PASSAGE PROVIDED
After that I decided to enter into a trade with Short Position at the price of $2,789.54. Then I set the Stop Loss Level above the second and last Lower Higher point created, here I improvised a bit in determining the Stop Loss Level because I think the price distance between the 2 Lower Higher points created is very close and I also considered too about the high volatility level of the cryptocurrency market, here I am taking a Stop Loss Level that is higher than usual so that the specified Stop Loss Level is at $2,807.00.
By using Risk/Reward Ratio 1:1 and based on the Stop Loss Level that I have set earlier, I place the Take Profit Level at the price of $2,789.00 as shown in the chart below.
And we can see in the movement of the candlestick in the picture above that the price has already broken through to the previous Lower High point, so if I don't take a higher Stop Loss Level then the trade I made is closed and I suffer a loss.
To see the details of the order that I made, please look at the image below.
After a while, the movement of the candlestick finally moved down and passed the Take Profit Level that I had set as shown in the image below, so the order that I made was closed automatically.

EXTRACTED MATERIAL

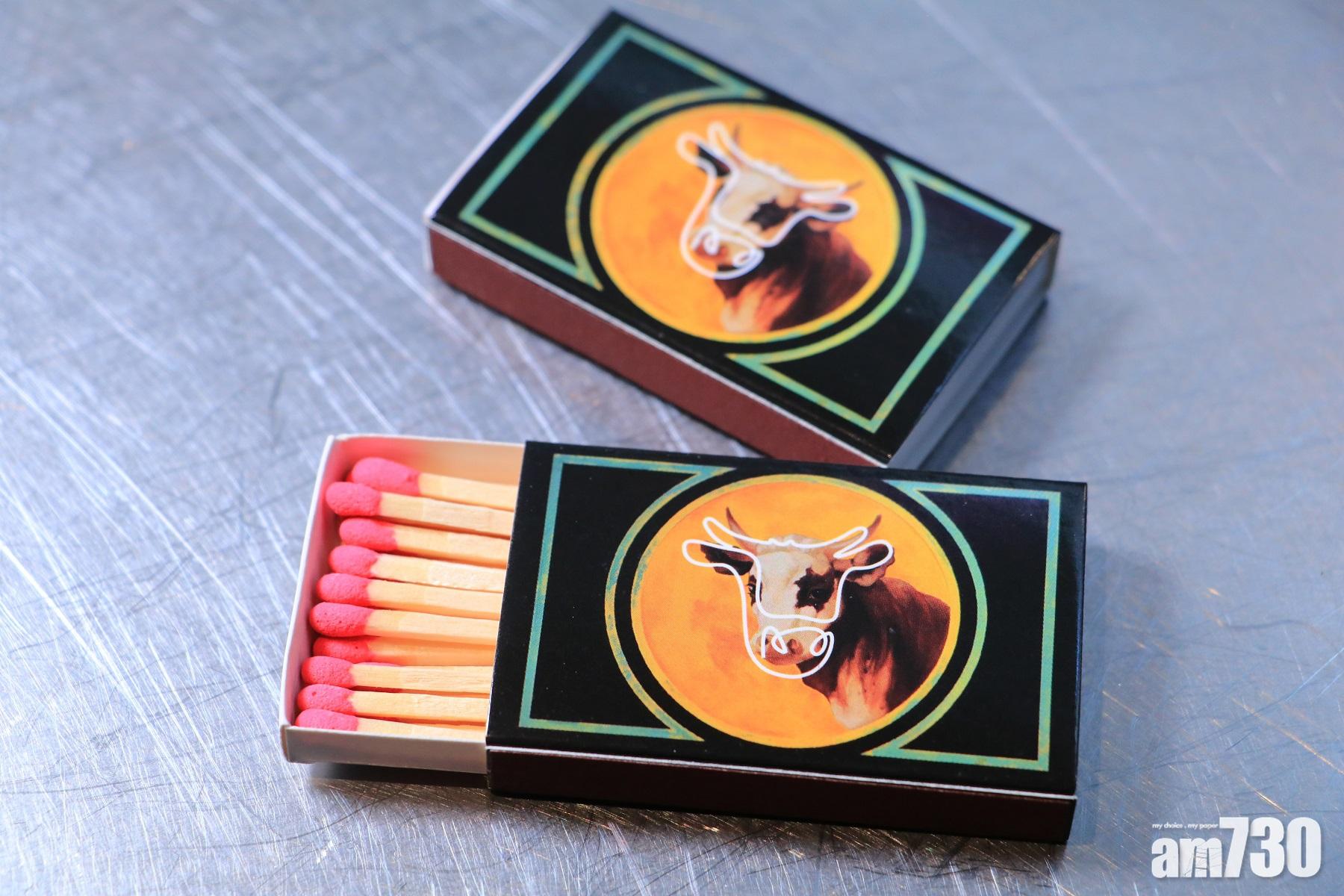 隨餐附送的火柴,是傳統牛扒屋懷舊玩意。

---

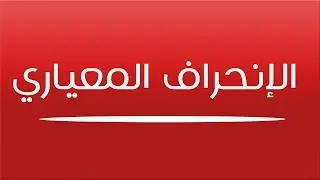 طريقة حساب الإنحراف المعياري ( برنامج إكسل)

TASKS TO COMPLETE
a - Revise the trading passage from "By using Risk/Reward" to "was closed automatically.", changing "candlestick" to "candle".
b - Carry the trading passage on from its last sentence.
These records have nothing to do with the trading passage.

SOLVED TASKS
a -
By using Risk/Reward Ratio 1:1 and based on the Stop Loss Level that I have set earlier, I place the Take Profit Level at the price of $2,789.00 as shown in the chart below.
And we can see in the movement of the candle in the picture above that the price has already broken through to the previous Lower High point, so if I don't take a higher Stop Loss Level then the trade I made is closed and I suffer a loss.
To see the details of the order that I made, please look at the image below.
After a while, the movement of the candle finally moved down and passed the Take Profit Level that I had set as shown in the image below, so the order that I made was closed automatically.

b -
From the trades I made, I managed to earn an extra $66.78 on my demo account on the TradingView platform.
Last Word (Conclusion)
From all the discussions that have been made above, we can see that the Dow Theory is indeed very good for technical analysis in a cryptocurrency market, by knowing market psychology and getting the possibility of trend direction movement, we will increase the profit percentage when trading.
In addition, we also have to be flexible in trading using this method, because if we only rely on one method then we can also be trapped into losses, for example like the trade I did in the last discussion for short positions where if I set the Stop Loss Level which is too low then I will lose, while because I set it higher then I can avoid loss and even get a big profit.
Those are some of my explanations regarding the Psychology of Trends Cycle, I apologize if there are still many mistakes that you can get when reading my explanation earlier, I would be very grateful if you told me in the comments column below.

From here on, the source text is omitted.